3.4 Results from different kernels applied to RBFNN, RBFSVM and KNNC
Table 1 gives the description of the adopted data sets.
Table 2 shows the results of RBFNN, RBFSVM and KNNC with KCKC, KKC, KC and without kernel clustering. The algorithms about KKC used in RBFNN, RBFSVM and KNNC are like the method of KCKC. In terms of the cases without kernel clustering, KNNC, RBFSVM and RBFNN are used. In Table 2, A to M denote Data set, KNNC+KCKC, RBFSVM+KCKC, RBFNN+KCKC, KNNC+KKC, RBFSVM+KKC, RBFNN+KKC, KNNC+KC, RBFSVM+KC, RBFNN+KC, KNNC, RBFSVM and RBFNN, respectively.

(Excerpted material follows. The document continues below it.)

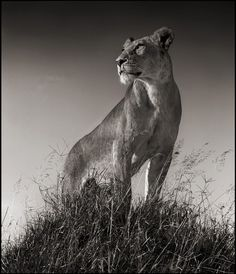 Absolutely gorgeous ..such power and strength ..so magestic ..#amazing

From Table 2, it can be found that KCKC outperforms KKC and KKC outperforms KC. It can be said that KCKC is used to process the problem of unsupervised learning method KC and has better clusters in the kernel space. Since the structure of KCKC is more complicated than that of KC and KKC, their computational complexity and efficiency are also different. Table 3 and Table 4 show the differences about computational complexity and efficiency, respectively. For convenience, define the computational complexity (efficiency) of KNNC+KCKC as 1. In the two tables, the larger the value is, the larger the computational complexity (efficiency) is. Compared with KC and without kernel clustering, KCKC is of a larger computational complexity and a lower efficiency at average. But from the comparison between KCKC and KKC, we find that their computational complexities are similar while KCKC has a better efficiency. According to these three tables, we draw a conclusion that KCKC is of better classification performance although it is of a larger computational complexity and a lower efficiency sometimes. 3.5 Distribution of kernels and the mapping results under two kernels with KCKC, KKC and KC
The “Two Spiral” data set is taken as an example, and the distribution of kernels and the mapping results under two kernels are given when KCKC, KKC and KC are carried out. For KC and KKC, predefine k = 6. Fig. 1 and Fig. 2 give the kernel distribution and the corresponding mapping results under KC, KKC and KCKC, respectively. Under KC, 2 kernels are chosen to map the patterns into a 2D space. In fact, 6 kernels will map the patterns into a 6D kernel space. Here, the showing under 2D is only given. In terms of the basic steps of KKC, circleshape kernels are generated in the kernel space, so in the original space, the kernels are not circles like the ones in Fig. 1a). It can be seen that new kernels can cover patterns well and only a small part of patterns are covered by wrong kernels. Comparing Fig. 2a) with Fig. 2b), it can be found that KC and KKC can not make patterns linearly separable in the kernel space, but the mapping results under KKC are better than those under KC. Then, for KCKC, the kernels cover patterns better in the original space as shown in Fig. 1c). From Fig. 2c), we find that KCKC makes patterns nearly linearly separable in the kernel space.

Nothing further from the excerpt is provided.